_Exercise details_
Give the entries again exactly. Skip the pictures.

_Data items_
::::::

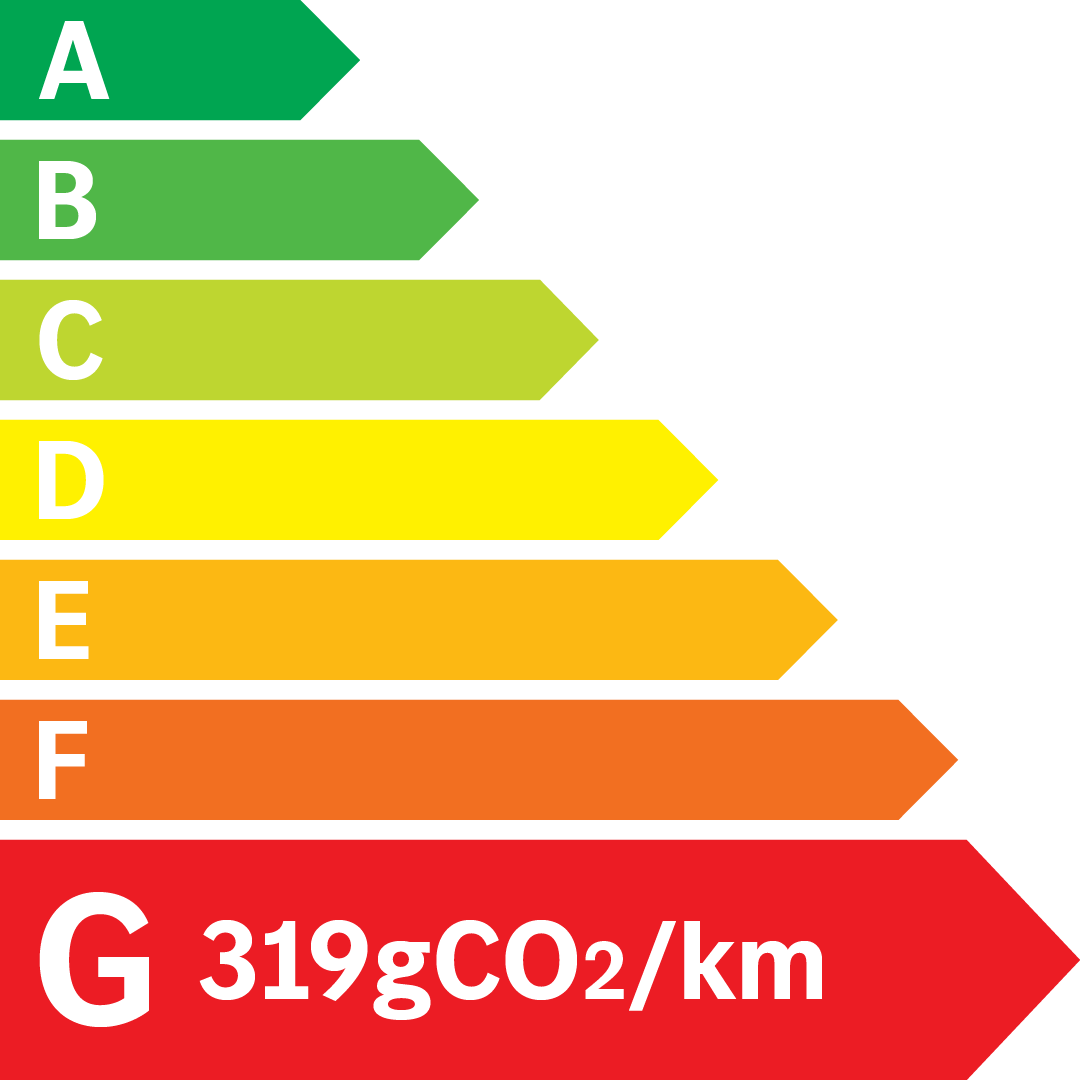 Etiquette Energie 319g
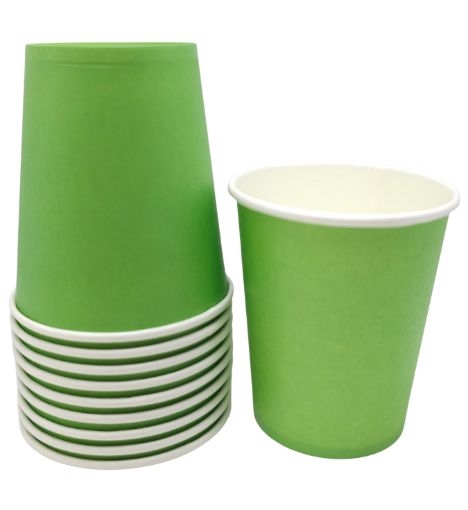 Imagen de VASO 7 CARTON VERDE MANZANA 1/10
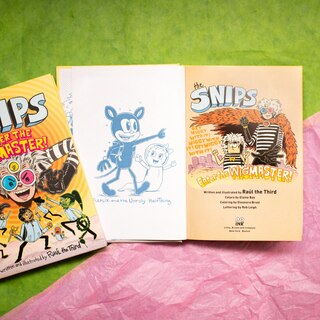 Aper&ccedil;u du contenu 4_The Snips: Enter the Wigmaster! (A Graphic Novel)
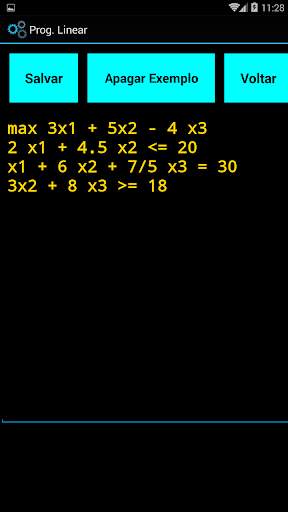 Programação Linear screenshot 3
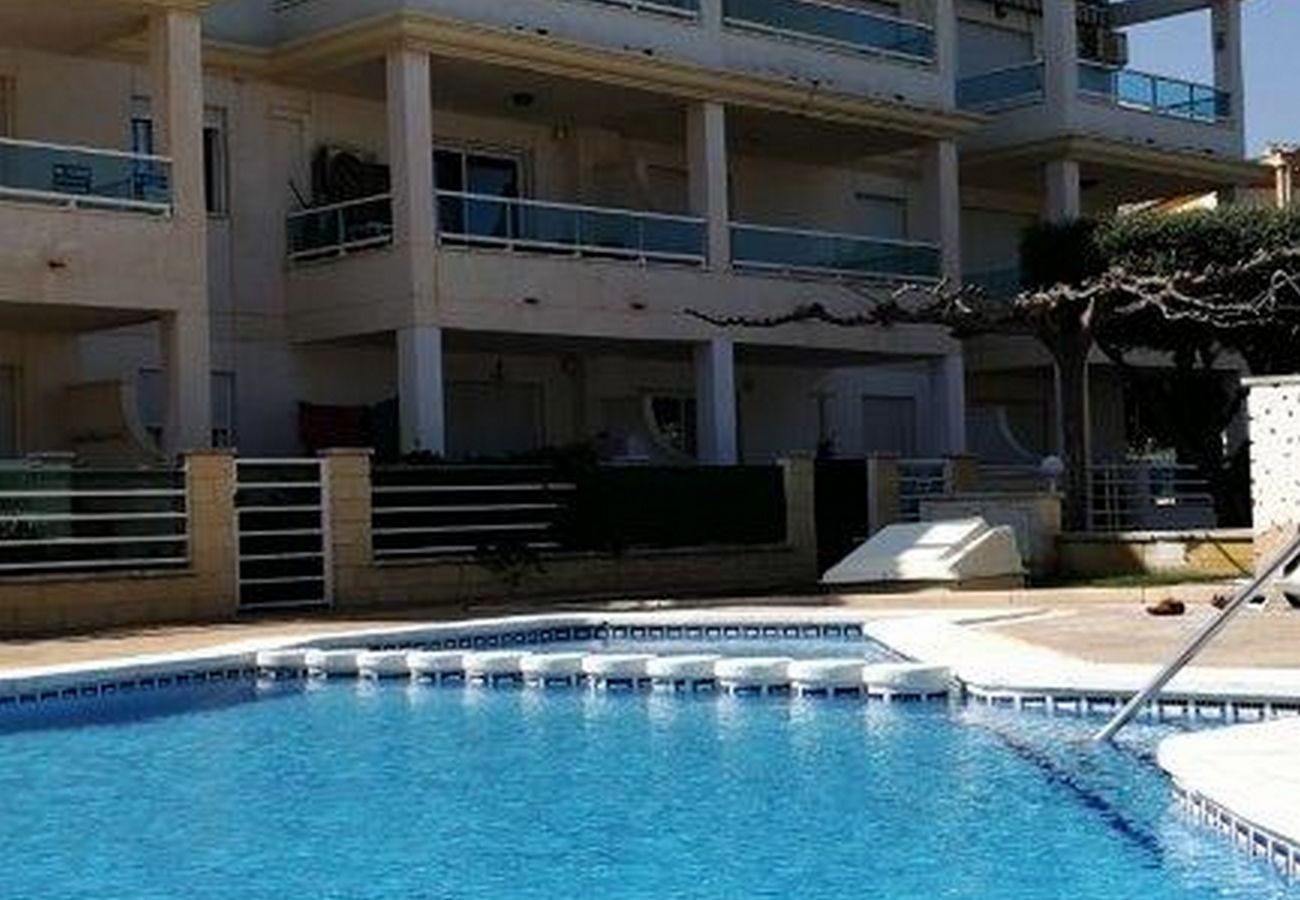 Wohnung in Alcoceber - PUNTA CANARET II 1º 6 PLAYA ROMANA ALCOCEBRE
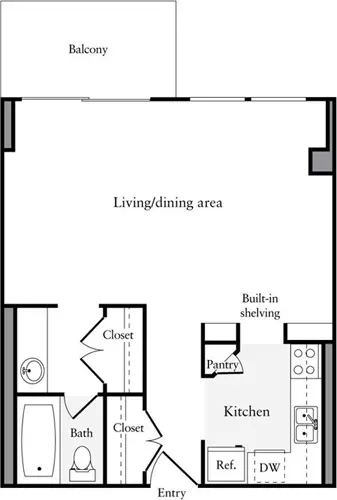 2000 N St NW, Washington, DC 20036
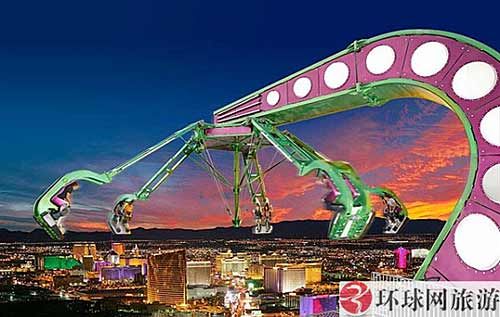 美国拉斯维加斯云霄塔大酒店 美国拉斯维加斯云霄塔大酒店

::::::

_Response area_
 Etiquette Energie 319g
 Imagen de VASO 7 CARTON VERDE MANZANA 1/10
 Aper&ccedil;u du contenu 4_The Snips: Enter the Wigmaster! (A Graphic Novel)
 Programação Linear screenshot 3
 Wohnung in Alcoceber - PUNTA CANARET II 1º 6 PLAYA ROMANA ALCOCEBRE
 2000 N St NW, Washington, DC 20036
 美国拉斯维加斯云霄塔大酒店 美国拉斯维加斯云霄塔大酒店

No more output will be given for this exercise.